Exercise objective
Select the lines of the records containing the word "Vietnam" and list them.

--- Data supplied Enclosed Below ---

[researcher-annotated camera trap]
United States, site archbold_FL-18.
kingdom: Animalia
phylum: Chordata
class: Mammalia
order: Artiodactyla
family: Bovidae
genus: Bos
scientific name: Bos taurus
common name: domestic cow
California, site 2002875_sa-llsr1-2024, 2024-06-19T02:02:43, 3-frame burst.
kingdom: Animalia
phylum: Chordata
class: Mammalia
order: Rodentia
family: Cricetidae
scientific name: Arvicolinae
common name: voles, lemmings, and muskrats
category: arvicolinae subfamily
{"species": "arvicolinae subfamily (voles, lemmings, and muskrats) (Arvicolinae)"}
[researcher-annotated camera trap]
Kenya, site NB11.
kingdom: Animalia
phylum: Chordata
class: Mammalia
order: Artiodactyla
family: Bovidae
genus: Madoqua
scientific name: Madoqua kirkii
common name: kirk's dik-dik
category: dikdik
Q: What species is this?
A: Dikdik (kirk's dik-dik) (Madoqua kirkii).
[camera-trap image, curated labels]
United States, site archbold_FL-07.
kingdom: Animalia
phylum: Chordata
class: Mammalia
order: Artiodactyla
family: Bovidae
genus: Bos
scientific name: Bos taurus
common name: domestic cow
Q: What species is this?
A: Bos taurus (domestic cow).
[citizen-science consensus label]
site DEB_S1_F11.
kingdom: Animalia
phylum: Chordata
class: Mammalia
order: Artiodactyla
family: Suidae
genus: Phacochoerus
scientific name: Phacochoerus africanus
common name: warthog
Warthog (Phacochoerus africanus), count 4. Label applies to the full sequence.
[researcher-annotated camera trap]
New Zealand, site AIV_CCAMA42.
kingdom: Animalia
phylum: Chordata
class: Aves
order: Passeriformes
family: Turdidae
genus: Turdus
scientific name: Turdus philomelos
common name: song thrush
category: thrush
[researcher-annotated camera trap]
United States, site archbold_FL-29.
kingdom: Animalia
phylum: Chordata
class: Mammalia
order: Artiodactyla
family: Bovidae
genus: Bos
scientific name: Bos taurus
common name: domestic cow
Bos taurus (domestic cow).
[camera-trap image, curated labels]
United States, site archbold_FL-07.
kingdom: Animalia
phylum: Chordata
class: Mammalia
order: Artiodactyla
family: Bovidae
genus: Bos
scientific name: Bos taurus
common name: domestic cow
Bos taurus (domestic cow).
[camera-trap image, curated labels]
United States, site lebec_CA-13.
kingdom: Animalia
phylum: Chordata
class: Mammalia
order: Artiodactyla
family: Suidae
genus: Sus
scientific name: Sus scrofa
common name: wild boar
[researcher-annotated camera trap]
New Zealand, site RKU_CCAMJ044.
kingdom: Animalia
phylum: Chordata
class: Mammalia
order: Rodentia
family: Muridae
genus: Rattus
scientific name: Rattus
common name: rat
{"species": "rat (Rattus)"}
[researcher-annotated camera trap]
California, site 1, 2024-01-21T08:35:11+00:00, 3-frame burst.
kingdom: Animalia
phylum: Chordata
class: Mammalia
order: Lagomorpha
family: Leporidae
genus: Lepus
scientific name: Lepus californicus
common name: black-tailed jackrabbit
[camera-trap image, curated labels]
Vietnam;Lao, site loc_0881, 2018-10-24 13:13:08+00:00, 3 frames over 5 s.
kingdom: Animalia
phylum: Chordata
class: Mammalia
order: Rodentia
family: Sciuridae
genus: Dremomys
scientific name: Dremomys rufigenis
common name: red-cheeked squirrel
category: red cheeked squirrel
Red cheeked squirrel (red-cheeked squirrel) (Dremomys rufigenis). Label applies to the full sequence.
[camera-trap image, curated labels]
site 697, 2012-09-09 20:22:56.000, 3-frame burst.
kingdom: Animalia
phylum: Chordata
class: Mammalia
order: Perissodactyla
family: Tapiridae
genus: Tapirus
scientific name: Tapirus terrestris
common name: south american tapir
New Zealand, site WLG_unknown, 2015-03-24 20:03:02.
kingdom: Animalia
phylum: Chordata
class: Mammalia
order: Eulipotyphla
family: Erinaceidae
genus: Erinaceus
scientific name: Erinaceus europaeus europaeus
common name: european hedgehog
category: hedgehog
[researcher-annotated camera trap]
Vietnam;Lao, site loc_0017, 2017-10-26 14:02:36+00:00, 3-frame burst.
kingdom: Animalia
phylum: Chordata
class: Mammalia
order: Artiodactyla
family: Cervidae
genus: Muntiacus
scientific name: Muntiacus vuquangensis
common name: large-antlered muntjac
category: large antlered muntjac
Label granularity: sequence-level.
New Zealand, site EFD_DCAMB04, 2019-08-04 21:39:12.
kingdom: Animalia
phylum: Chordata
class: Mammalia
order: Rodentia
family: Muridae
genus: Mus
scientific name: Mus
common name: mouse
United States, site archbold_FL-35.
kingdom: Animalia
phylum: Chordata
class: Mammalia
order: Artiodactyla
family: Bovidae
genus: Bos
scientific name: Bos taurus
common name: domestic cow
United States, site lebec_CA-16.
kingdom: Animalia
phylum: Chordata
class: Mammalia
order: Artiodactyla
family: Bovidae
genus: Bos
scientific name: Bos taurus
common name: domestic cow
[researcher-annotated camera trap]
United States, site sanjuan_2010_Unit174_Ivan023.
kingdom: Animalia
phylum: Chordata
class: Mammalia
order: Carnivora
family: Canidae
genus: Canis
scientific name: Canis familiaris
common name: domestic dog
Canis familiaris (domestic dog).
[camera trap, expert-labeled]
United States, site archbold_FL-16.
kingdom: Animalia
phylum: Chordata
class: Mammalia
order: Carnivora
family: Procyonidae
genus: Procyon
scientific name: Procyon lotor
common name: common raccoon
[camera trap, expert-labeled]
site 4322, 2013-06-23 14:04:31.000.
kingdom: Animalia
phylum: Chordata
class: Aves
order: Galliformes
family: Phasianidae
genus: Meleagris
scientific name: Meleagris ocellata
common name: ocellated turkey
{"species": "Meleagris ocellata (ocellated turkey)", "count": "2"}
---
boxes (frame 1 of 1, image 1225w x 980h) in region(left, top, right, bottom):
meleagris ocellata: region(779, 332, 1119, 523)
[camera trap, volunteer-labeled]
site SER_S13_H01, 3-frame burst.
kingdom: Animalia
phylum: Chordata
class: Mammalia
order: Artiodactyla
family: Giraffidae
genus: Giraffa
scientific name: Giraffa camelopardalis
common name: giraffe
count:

--- End of Enclosed Data supplied ---

Completed task
Vietnam;Lao, site loc_0881, 2018-10-24 13:13:08+00:00, 3 frames over 5 s.
Vietnam;Lao, site loc_0017, 2017-10-26 14:02:36+00:00, 3-frame burst.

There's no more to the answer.